:: Exercices à réaliser ::
**A)** Selon l'extrait choisi, pourquoi la sucrosité du riesling VT de 1994 n'a-t-elle pas vraiment diminué ? Répondez en une à trois phrases.
**B)** D'après l'extrait choisi, en quelle année la maison « de Vallouit » a-t-elle rejoint le giron de Marcel Guigal ?

:: Extrait choisi ::

┌──

Cette bouteille-ci (un riesling VT de 1994) a pris avec le temps un ton orangé (niveau correct et bouchon acceptable) et sa sucrosité naturelle semble avoir diminué. Il n'en est évidemment rien. L'énolisation existe bel et bien avec le temps, mais elle ne concerne qu'une partie infime du sucre résiduel. Une autre réaction, de type Maillard, apparaît aussi et modifie un peu les arômes, en direction du caramel. Ici, la finale n'a pas pris une tournure amère et cette bouteille nous a offert un vin de méditation, entamé à l'apéro et terminé au moins dix jours plus tard. Le tout faisait penser à un Tokaji aszu. Très bon selon moi mais totalement atypique. J'aime.

 

Remontons encore le temps: c'est avant qu'Olivier Humbrecht ne réintègre le domaine familial, encore à l'ancienne cave, que j'ai été reçu par Ginette, la première fois, puis par Léonard et ses énormes mains par la suite. Que de bons souvenirs. Ensuite, c'est le fils et son Ecossaise d'épouse qui ont repris le flambeau, parfois en alternance. Je n'ai pas "connu" l'époque du passage systématique en bioD, j'étais déjà installé ou en voie de l'être. Au-delà des étiquettes steineriennes - vous savez qu'elles me font doucement rigoler quand elles sont ésotériques et sectaires - cette famille d'excellents vignerons et de bons exploitants agricoles a toujours su observer et utiliser son intelligence en se posant les bonnes questions. Et ça, ça me va.

 

Ce Heimbourg (un lieu-dit) est un "truc" bizzare, fort en pente et un peu en double dévers. Il tournicote comme un segment d'hélice hétérogène. Assez calcaire et parsemé de seuils en pierre de chaux, il accepte des rangs de vigne plantés suivant plusieurs directions. J'ai appris que ma bouteile (une VT de gewurz 1988) n'existe plus. La parcelle contenant ce cépage a été arrachée en 2012. Malgré les qualités de vigneron de la maison, le matériel végétal fourni a fini par décevoir. On connaît tous le problème des pépiniéristes sur les 40 dernières années (greffe en oméga, hormones de cicatrisation, infections virales, lavage à chaud ...). Enfin, celle-ci de bouteille n'est pas morte pour rien. La robe est or foncé et le côté très aromatique du cépage a perdu ses excès avec le temps. On croque le raisin, pas la rose ou la mangue, et pas le poivre des Pondichéry non plus. Tant mieux. Encore un beau cadavre ... exquis.

 

La troisième bouteille  est une "revenante". La maison "de Vallouit" possédait des vignes (et négociait, je crois) sur les deux rives du Rhône. Je la connaissais surtout pour ses St Jo et son Côte-Rötie. Elle a rejoint le giron de Marcel Guigal en 2001. Là aussi, je remonte à un jéroboam .... euh, pardon, au temps de Mathusalem. J'ai rencontré l'homme à la casquette en 1985-1986, nous avons passé une aprem' entière à déguster, à la cave, et son papa est venu me saluer. Héhé, the times they are 'a-changin. J'avais fait le déplacement (en TGV, au début de l'exploitation) tandis que j'étais "résident étranger" à Bichat, pour aller le voir. C'était le début de la cuvée La Turque, devenue hyper-célèbre.

└──

:: Données fournies ::
┌──

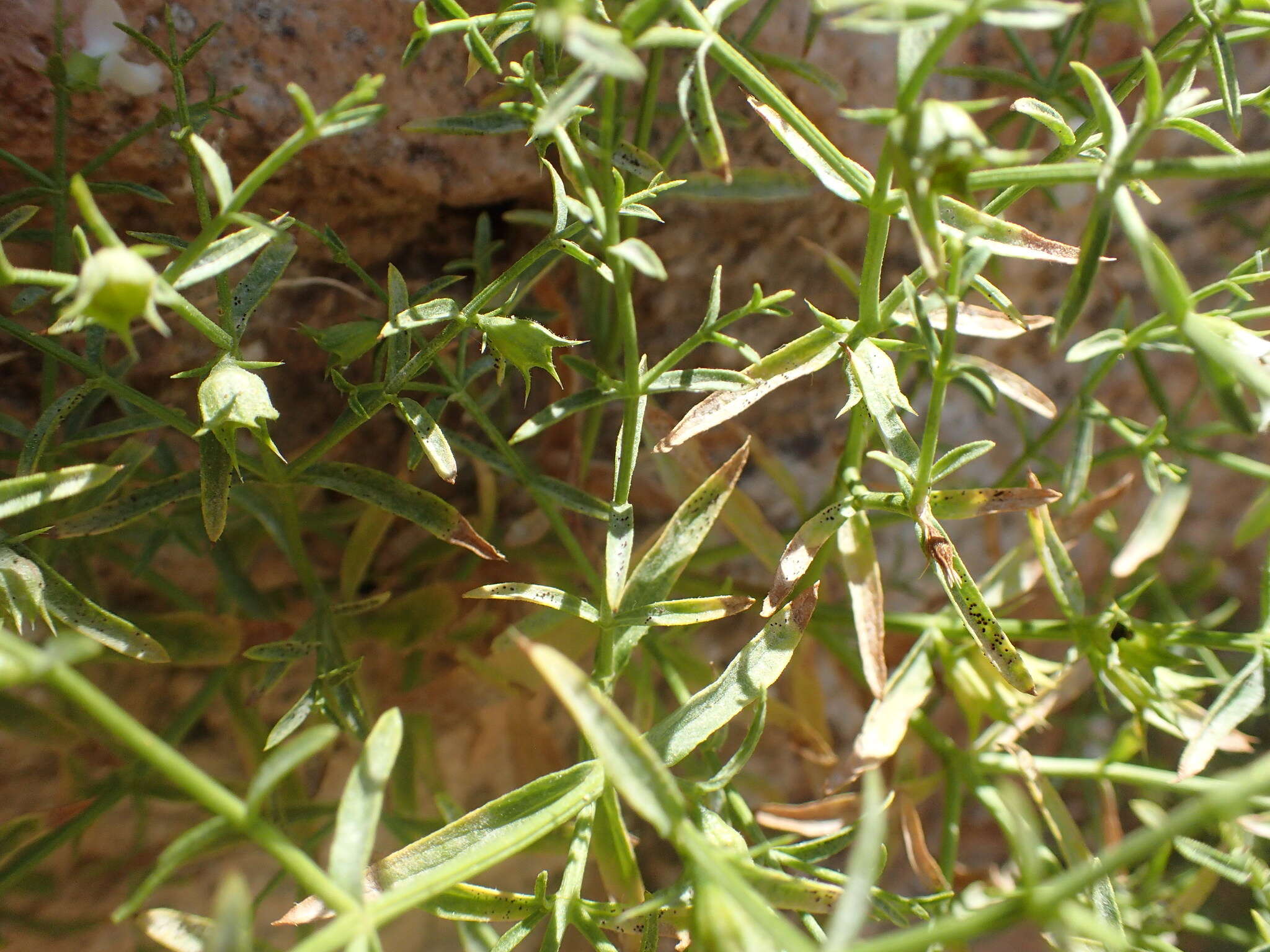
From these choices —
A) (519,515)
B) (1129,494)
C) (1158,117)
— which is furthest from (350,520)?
(1129,494)

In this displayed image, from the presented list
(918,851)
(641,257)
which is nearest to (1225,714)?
(918,851)

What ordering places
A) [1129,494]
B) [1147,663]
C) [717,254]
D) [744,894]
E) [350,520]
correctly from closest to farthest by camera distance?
[744,894] → [1147,663] → [350,520] → [717,254] → [1129,494]

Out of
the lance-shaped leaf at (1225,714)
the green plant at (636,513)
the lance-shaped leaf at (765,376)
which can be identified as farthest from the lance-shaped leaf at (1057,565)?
the lance-shaped leaf at (765,376)

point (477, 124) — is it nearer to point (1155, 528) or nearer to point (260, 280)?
point (260, 280)

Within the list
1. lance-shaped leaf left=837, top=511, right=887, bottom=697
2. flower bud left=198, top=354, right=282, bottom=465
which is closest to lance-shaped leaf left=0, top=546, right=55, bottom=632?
flower bud left=198, top=354, right=282, bottom=465

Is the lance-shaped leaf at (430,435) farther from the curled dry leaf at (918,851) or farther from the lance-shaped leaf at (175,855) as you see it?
the curled dry leaf at (918,851)

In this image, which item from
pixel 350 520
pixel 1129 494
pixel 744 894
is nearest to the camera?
pixel 744 894

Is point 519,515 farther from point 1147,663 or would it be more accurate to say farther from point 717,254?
point 1147,663
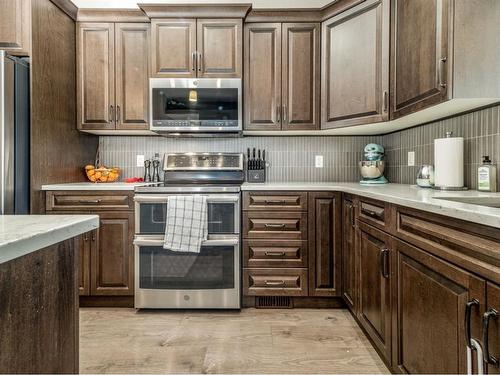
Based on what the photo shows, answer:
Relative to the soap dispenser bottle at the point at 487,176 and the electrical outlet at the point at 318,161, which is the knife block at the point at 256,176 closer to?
the electrical outlet at the point at 318,161

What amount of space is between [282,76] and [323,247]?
54.7 inches

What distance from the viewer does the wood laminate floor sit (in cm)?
173

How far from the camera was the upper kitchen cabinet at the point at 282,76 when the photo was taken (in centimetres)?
271

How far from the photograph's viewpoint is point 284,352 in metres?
1.87

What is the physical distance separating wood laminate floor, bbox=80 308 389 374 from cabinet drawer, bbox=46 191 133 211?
29.8 inches

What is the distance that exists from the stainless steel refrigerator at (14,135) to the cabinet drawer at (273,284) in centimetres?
161

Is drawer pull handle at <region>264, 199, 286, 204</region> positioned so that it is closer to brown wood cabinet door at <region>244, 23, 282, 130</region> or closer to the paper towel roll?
brown wood cabinet door at <region>244, 23, 282, 130</region>

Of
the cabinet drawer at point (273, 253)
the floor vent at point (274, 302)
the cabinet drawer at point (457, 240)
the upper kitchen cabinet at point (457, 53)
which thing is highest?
the upper kitchen cabinet at point (457, 53)

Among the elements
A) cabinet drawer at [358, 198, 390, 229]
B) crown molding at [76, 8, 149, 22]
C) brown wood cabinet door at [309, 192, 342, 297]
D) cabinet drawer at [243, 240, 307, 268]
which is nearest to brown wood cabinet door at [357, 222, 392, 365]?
cabinet drawer at [358, 198, 390, 229]

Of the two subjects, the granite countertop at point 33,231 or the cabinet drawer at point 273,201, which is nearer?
the granite countertop at point 33,231

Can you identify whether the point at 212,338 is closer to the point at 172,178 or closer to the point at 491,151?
the point at 172,178

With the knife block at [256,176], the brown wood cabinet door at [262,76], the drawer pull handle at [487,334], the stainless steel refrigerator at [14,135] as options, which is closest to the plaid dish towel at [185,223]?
the knife block at [256,176]

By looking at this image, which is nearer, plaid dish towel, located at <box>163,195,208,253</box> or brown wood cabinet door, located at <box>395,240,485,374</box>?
brown wood cabinet door, located at <box>395,240,485,374</box>

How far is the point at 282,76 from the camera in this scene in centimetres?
273
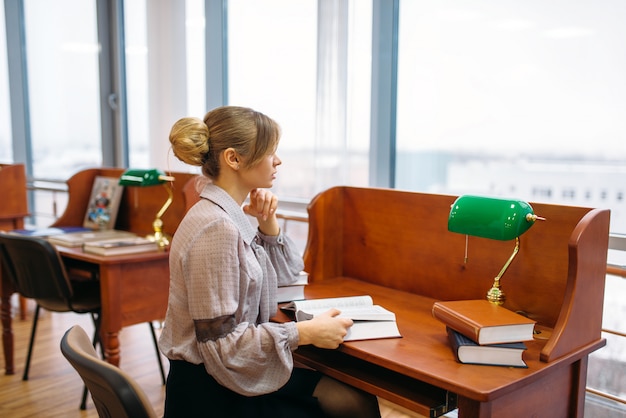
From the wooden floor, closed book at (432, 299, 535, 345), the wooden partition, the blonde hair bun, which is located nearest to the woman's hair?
the blonde hair bun

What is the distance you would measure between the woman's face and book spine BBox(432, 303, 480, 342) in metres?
0.53

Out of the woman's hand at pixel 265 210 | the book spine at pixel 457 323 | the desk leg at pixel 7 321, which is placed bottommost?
the desk leg at pixel 7 321

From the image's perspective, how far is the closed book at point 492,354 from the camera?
1.30m

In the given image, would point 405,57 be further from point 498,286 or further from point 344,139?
point 498,286

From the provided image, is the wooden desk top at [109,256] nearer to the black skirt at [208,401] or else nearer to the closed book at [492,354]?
the black skirt at [208,401]

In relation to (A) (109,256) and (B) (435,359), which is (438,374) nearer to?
(B) (435,359)

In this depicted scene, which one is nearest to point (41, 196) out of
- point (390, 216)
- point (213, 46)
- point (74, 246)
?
point (213, 46)

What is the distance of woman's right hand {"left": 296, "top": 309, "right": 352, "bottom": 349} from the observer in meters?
1.42

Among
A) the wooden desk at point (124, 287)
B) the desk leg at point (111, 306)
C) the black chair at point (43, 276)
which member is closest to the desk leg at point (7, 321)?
the black chair at point (43, 276)


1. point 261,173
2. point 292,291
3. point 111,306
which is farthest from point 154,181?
point 261,173

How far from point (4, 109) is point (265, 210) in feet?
15.2

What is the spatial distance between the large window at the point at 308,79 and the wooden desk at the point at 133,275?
0.61m

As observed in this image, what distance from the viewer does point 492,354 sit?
51.4 inches

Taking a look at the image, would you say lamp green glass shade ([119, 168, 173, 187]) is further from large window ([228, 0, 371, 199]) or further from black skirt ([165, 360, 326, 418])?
black skirt ([165, 360, 326, 418])
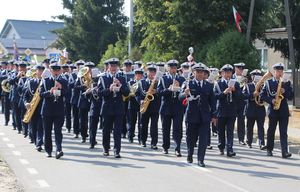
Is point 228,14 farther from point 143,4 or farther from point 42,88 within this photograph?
point 42,88


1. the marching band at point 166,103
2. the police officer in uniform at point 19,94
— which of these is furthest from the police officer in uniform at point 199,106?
the police officer in uniform at point 19,94

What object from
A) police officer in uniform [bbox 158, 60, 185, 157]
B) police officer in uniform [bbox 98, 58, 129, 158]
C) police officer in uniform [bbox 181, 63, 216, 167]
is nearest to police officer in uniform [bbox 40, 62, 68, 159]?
police officer in uniform [bbox 98, 58, 129, 158]

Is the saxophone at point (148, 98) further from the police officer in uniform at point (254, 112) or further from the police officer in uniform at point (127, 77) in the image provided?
the police officer in uniform at point (254, 112)

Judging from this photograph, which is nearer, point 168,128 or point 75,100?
point 168,128

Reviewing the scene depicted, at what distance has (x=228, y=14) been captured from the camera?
30.0 m

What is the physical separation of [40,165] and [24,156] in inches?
55.5

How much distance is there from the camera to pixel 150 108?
592 inches

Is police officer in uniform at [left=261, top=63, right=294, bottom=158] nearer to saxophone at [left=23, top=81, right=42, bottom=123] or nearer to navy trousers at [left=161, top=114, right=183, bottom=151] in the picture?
navy trousers at [left=161, top=114, right=183, bottom=151]

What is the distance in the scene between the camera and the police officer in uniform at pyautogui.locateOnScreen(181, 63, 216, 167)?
12.0m

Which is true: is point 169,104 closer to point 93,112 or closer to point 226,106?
point 226,106

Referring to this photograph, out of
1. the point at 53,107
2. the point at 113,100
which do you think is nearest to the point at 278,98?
the point at 113,100

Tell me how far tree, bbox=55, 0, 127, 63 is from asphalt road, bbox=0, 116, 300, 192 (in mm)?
39956

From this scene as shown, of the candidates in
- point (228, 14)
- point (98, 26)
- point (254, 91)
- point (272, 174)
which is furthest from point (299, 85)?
point (98, 26)

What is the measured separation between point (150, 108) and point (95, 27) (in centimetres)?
4049
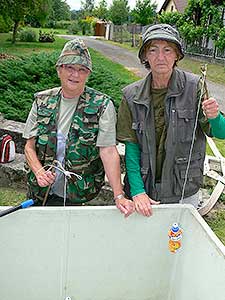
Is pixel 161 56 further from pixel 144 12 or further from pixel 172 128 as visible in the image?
pixel 144 12

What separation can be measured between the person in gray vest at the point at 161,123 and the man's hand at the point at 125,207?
25mm

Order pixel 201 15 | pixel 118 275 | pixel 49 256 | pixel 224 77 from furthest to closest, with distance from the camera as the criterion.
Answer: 1. pixel 201 15
2. pixel 224 77
3. pixel 118 275
4. pixel 49 256

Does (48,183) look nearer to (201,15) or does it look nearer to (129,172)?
(129,172)

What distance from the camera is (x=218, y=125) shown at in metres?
1.83

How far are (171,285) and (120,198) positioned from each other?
1.67ft

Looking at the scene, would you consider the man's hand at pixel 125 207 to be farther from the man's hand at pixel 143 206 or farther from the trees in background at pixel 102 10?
the trees in background at pixel 102 10

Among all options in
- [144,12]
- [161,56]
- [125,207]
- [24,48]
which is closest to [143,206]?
[125,207]

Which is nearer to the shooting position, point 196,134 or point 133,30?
point 196,134

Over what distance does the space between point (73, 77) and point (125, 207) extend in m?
0.64

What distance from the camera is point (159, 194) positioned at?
2072mm

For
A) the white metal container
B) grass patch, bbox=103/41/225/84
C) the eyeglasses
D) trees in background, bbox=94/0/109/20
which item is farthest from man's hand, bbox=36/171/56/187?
trees in background, bbox=94/0/109/20

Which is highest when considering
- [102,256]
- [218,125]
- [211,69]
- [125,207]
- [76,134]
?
[218,125]

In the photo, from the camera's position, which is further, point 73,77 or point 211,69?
point 211,69

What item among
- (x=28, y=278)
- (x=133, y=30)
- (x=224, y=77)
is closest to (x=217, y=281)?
(x=28, y=278)
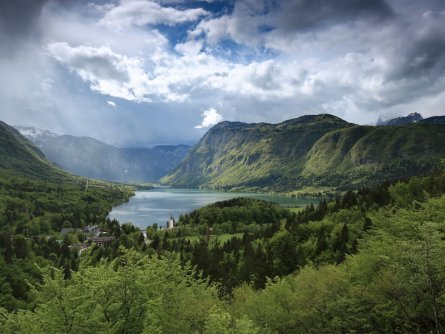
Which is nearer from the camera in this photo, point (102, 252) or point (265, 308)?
point (265, 308)

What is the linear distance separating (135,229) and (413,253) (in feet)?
592

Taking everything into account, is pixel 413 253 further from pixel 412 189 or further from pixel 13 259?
pixel 13 259

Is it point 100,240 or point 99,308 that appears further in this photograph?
point 100,240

└──

:: Réponses numérotées ::
**A)** L'énolisation existe bel et bien avec le temps, mais elle ne concerne qu'une partie infime du sucre résiduel. La baisse de sucrosité n'est donc qu'apparente.

**B)** En 2001.